Editor’s Note: This article is part of an ongoing dialogue about Star Trek, women, and feminism. See Ash Freeman’s The Wasted Women of Star Trek, Part 1: Tasha Yar and The Wasted Women of Star Trek, Part 2: Deanna Troi.
I am an artist and a Trekkie. For me creating art, discussing art and seeing art are important ways for me to disconnect with the negative things in life. They are a distraction from mediocrity. Star Trek accomplishes this goal too at times. Both can act as lenses through which I view the world.
Having just finished up graduate school, another huge catalytic chapter of my life, I think it’s time to take inventory of the human elements and roadblocks I encountered and the parts of myself I need to rehab and examine. I’m finding the types of people I work best with, the ones I find the most interesting, also in turn share basic moralistic virtues. They are kind, thoughtful, candid yet respectful, honest, reliable, practically critical and have great taste in music. On a very basic, Prime Directive level, Star Trek also tackles these virtues in its characters but it’s a little too utopian sometimes isn’t it? Because reality contradicts this naiveté of so many people being good or at the very least aspiring to be better.

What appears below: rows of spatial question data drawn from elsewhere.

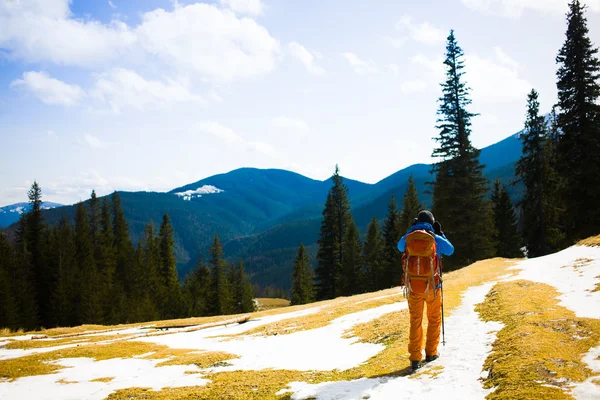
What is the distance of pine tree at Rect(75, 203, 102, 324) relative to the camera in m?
49.7

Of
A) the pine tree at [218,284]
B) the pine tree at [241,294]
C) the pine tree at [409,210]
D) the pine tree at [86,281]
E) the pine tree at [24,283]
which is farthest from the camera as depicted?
the pine tree at [241,294]

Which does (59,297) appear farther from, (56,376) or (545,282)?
(545,282)

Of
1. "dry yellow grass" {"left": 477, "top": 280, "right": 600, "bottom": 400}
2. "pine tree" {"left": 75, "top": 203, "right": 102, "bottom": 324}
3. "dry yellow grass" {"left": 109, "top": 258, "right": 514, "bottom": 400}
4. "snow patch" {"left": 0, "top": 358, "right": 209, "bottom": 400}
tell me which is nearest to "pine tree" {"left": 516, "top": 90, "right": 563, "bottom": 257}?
"dry yellow grass" {"left": 477, "top": 280, "right": 600, "bottom": 400}

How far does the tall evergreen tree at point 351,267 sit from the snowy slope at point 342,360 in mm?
37181

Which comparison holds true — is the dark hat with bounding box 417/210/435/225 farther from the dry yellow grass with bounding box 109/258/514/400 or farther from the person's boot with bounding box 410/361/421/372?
the dry yellow grass with bounding box 109/258/514/400

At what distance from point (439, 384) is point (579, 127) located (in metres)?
36.2

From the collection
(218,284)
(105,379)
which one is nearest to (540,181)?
(105,379)

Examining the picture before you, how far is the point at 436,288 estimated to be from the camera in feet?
28.9

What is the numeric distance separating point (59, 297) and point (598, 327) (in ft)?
193

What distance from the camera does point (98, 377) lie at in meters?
11.8

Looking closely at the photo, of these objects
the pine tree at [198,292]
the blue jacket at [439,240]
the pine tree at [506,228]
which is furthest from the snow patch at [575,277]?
the pine tree at [198,292]

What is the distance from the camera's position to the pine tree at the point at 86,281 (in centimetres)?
4966

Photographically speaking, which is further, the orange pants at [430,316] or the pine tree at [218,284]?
the pine tree at [218,284]

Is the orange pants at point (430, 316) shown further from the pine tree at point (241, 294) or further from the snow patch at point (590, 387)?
the pine tree at point (241, 294)
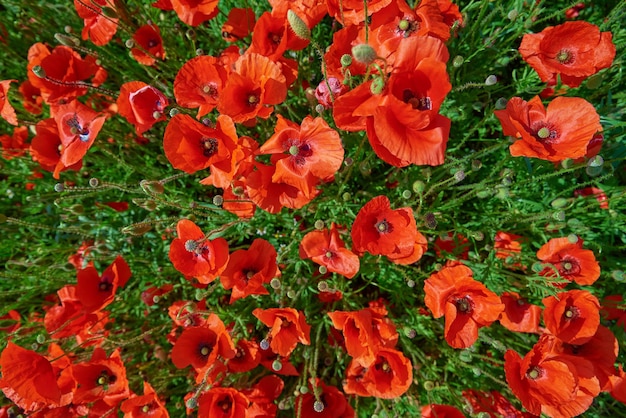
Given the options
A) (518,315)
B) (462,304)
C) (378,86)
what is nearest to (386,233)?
(462,304)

I started a personal quest in grad school about the time I witnessed my first adult temper tantrum in academia. I won’t go into details but it was shocking to say the least. Right then and there, I suspected, if I actively pursued trying to be a better person, maybe those around me would start being better people too, or maybe we’d attract each other with some type of space age “good person” pheromone. Here’s what I’ve learned so far and it’s not quite science fiction.
1. Assets Versus Threats
Stop seeing people doing something better than you as a threat. Someone is making better art than me (whatever that means). I like to think that we have a choice when it comes to this discovery. You can choose to see that person as an asset, someone to learn from and even collaborate with to make something bigger and better than you both individually, or you can see them as a threat, envy them and even try to sabotage their hard work and success. There’s no in-between so stop fooling yourself into thinking faking happiness is the correct moral compromise.
2. Born This Way.
Stop demanding that we accept your misconduct as unpreventable occurrences. Throwing adult temper tantrums and having an aversion to the truth are not things you were born with. We shouldn’t have to tolerate douchebaggery.

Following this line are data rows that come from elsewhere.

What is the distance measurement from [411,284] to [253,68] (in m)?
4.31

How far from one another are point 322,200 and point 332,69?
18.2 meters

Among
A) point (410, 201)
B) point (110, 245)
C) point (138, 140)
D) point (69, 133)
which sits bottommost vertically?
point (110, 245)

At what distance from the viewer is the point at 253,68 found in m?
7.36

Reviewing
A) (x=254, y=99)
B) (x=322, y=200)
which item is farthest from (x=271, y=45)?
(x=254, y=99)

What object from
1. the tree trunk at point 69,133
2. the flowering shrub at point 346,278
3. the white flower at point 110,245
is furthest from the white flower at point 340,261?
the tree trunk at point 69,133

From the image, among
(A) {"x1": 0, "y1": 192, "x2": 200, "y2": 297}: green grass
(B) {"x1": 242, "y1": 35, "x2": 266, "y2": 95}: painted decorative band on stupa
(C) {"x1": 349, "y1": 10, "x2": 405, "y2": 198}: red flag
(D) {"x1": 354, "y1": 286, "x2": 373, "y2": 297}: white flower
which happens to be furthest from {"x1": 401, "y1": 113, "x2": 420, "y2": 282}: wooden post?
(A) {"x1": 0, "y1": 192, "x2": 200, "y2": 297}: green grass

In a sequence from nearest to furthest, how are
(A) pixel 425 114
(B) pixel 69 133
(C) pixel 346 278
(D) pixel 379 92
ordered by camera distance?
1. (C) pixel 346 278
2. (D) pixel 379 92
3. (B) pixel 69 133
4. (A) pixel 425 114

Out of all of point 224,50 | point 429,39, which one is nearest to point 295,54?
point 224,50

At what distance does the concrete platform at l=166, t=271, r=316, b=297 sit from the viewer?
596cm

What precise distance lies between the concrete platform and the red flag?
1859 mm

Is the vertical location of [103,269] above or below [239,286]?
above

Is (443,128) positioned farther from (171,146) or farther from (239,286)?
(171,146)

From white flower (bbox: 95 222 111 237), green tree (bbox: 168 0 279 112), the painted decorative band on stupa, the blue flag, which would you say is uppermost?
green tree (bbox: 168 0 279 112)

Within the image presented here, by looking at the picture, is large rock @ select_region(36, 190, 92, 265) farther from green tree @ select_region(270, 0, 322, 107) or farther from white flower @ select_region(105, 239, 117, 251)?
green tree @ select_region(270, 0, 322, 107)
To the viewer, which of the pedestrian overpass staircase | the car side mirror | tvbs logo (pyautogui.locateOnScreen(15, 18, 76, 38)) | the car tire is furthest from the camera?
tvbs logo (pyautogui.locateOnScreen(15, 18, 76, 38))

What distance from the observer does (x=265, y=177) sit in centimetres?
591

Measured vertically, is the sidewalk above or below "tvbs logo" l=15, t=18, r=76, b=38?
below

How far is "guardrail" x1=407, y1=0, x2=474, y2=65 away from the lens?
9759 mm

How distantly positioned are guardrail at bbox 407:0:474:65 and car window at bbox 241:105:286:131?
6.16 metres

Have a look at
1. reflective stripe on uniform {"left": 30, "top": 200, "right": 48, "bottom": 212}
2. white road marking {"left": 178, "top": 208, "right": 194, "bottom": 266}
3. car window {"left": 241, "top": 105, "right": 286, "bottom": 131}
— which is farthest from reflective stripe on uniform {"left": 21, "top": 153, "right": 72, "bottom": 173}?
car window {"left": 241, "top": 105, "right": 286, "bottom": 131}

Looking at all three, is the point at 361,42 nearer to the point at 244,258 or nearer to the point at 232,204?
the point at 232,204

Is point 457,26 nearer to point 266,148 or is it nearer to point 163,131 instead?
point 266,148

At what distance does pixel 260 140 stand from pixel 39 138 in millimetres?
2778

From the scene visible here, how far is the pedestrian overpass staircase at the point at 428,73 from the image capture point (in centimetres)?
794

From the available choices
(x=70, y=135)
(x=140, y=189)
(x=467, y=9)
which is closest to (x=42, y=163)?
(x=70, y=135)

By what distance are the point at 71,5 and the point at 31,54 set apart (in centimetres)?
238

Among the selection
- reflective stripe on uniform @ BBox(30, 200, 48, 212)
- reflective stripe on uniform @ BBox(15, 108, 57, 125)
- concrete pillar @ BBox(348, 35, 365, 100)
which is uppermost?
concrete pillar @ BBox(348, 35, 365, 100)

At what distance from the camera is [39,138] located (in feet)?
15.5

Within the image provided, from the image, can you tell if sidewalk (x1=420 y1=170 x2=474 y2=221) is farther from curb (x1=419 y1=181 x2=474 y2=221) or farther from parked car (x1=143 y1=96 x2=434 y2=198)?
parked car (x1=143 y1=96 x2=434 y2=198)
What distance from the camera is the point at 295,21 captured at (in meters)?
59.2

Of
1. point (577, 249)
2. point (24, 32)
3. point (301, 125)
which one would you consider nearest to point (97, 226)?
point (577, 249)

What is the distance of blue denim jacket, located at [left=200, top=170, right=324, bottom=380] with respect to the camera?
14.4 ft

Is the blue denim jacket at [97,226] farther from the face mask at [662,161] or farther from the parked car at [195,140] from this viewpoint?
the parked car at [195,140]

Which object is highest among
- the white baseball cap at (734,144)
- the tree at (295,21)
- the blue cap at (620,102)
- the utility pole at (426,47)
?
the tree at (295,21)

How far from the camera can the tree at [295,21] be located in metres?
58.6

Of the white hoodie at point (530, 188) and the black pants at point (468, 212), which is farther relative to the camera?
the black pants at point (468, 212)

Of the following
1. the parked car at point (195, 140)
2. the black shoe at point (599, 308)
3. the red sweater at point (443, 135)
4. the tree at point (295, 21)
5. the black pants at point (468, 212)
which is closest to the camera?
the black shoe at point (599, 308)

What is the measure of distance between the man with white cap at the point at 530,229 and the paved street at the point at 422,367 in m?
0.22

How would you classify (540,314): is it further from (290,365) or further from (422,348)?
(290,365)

Stop accepting bad behavior. I’m tired of walking into situations, be it at work or as an artist and someone explains away the boss’s bad behavior and temper tantrums as being “just the way he/she is”. No, that’s not the way he/she is. That’s the way they want to be and we’re all enabling it by circumventing the confrontation. I was in a show recently where one of the members on the committee planning the show had an emotionally unprofessional outburst on social media. She was wrong in her outburst and instead of getting valid facts before yelling at everyone she decided to trash talk an artist in the show (it was me) in a message she hadn’t noticed I was invited to. When I confronted her, she apologized but in the “I’m not really apologizing because I’m rationalizing bad behavior” kind of way. The Vulcan in me says:
3. Stop Practicing the Faux-Hipster Religion.

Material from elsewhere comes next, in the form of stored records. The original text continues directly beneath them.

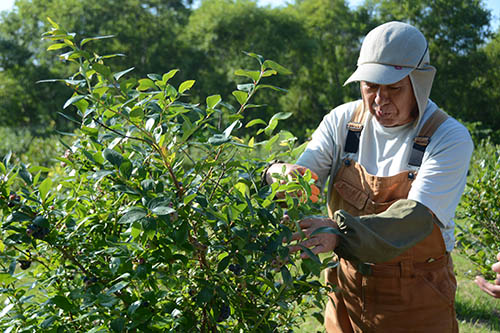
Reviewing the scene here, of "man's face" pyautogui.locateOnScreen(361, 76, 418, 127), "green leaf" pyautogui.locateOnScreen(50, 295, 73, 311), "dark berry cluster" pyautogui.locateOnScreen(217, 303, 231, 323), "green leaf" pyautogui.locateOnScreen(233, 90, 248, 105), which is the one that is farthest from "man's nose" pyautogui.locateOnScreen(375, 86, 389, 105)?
"green leaf" pyautogui.locateOnScreen(50, 295, 73, 311)

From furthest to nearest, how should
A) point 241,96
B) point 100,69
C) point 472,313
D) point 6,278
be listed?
point 472,313 → point 241,96 → point 6,278 → point 100,69

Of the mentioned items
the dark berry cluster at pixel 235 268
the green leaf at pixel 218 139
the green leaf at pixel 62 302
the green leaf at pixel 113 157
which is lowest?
the green leaf at pixel 62 302

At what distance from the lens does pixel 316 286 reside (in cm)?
Result: 169

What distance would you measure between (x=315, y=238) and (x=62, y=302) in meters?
0.80

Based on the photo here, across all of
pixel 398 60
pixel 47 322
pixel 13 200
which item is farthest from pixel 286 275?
pixel 398 60

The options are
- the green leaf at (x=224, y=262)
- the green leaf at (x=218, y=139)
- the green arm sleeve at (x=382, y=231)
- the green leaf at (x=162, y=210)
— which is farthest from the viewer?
the green arm sleeve at (x=382, y=231)

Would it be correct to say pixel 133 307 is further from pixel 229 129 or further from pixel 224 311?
pixel 229 129

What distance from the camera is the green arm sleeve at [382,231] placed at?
1770 mm

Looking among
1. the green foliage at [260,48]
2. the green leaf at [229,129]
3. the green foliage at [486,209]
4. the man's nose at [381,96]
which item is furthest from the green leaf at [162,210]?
the green foliage at [260,48]

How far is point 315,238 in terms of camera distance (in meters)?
1.70

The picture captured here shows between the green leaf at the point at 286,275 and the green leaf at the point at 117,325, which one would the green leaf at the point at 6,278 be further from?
the green leaf at the point at 286,275

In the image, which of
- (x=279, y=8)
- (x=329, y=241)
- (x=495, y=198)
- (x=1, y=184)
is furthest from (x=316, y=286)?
(x=279, y=8)

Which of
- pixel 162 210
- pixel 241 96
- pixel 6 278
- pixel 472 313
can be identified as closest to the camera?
pixel 162 210

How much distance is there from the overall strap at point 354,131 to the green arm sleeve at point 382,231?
20.4 inches
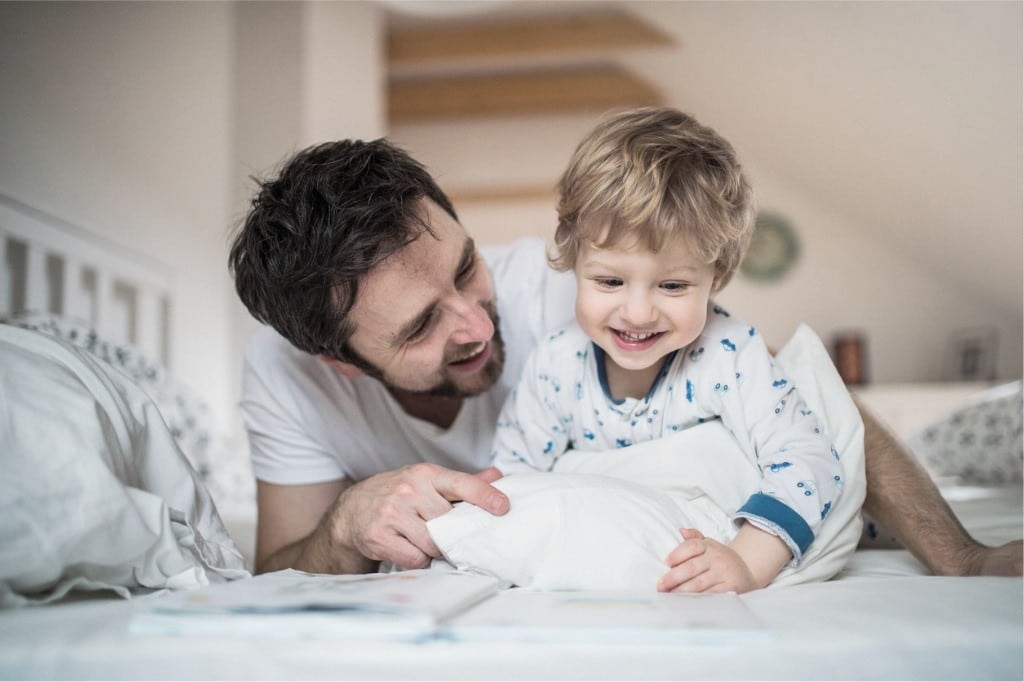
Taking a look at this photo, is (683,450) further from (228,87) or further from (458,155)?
(458,155)

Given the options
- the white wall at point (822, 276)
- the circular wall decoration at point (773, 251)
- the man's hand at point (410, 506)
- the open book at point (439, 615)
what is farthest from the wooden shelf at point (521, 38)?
the open book at point (439, 615)

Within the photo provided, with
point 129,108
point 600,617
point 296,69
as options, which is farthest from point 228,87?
point 600,617

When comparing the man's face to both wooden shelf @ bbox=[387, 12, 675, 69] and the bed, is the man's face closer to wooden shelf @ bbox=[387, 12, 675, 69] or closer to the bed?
the bed

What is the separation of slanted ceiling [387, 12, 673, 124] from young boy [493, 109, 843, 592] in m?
3.16

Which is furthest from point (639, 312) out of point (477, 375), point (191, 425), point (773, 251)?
point (773, 251)

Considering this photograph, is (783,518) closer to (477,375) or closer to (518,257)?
(477,375)

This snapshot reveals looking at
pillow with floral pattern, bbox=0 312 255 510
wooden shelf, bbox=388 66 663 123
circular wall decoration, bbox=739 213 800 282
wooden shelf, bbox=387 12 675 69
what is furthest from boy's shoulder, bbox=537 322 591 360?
circular wall decoration, bbox=739 213 800 282

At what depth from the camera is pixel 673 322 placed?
108 cm

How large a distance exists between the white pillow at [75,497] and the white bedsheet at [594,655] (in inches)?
3.7

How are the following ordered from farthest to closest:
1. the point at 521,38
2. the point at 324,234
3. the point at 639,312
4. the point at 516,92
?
the point at 516,92
the point at 521,38
the point at 324,234
the point at 639,312

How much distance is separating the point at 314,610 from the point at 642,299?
56 cm

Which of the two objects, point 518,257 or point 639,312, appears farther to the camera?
point 518,257

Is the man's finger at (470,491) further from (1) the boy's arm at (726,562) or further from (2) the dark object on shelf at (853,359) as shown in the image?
→ (2) the dark object on shelf at (853,359)

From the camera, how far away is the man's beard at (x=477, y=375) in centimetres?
136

Stop being afraid of Social Media. Millennial this, Boomer that. We all use it so enough of this faux-hipster “I don’t even have a cell phone” crackpottery. Use it wisely and change the content. Trash clogs the digital arteries of social media and the internet in general. Try replacing some of the trash with meaningful dialog. Read everything and share both sides. Consider where things are coming from and stay informed. Now that we have these tools make even a little attempt to use it to your advantage.
4. No More Flakey McGee.
There is no such thing as being early. Only late. So stop being an unreliable flake. Have some integrity. It doesn’t matter if it’s your boss, girlfriend or best friend, if you’re supposed to be somewhere make the time and effort to perform according to your word. It is not honorable to show up late for the battle.
5. I’m Sorry But…
When you mess up, apologize without rationalizing. “Sorry I freaked out and threw a temper tantrum on social media before I knew any facts, especially since I turned out to be quite wrong and destructive but I’m really stressed out right now and have to focus on breathing and thinking at the same time.” That is not an apology, that’s a run-on sentence from a person who lacks personal responsibility. Stop rationalizing your bad behavior. If you’re at fault and regret the outcome of your actions you are by definition, sorry. So just apologize and invest your energy in finding a solution and consuming the profit of that experience like a Ferengi.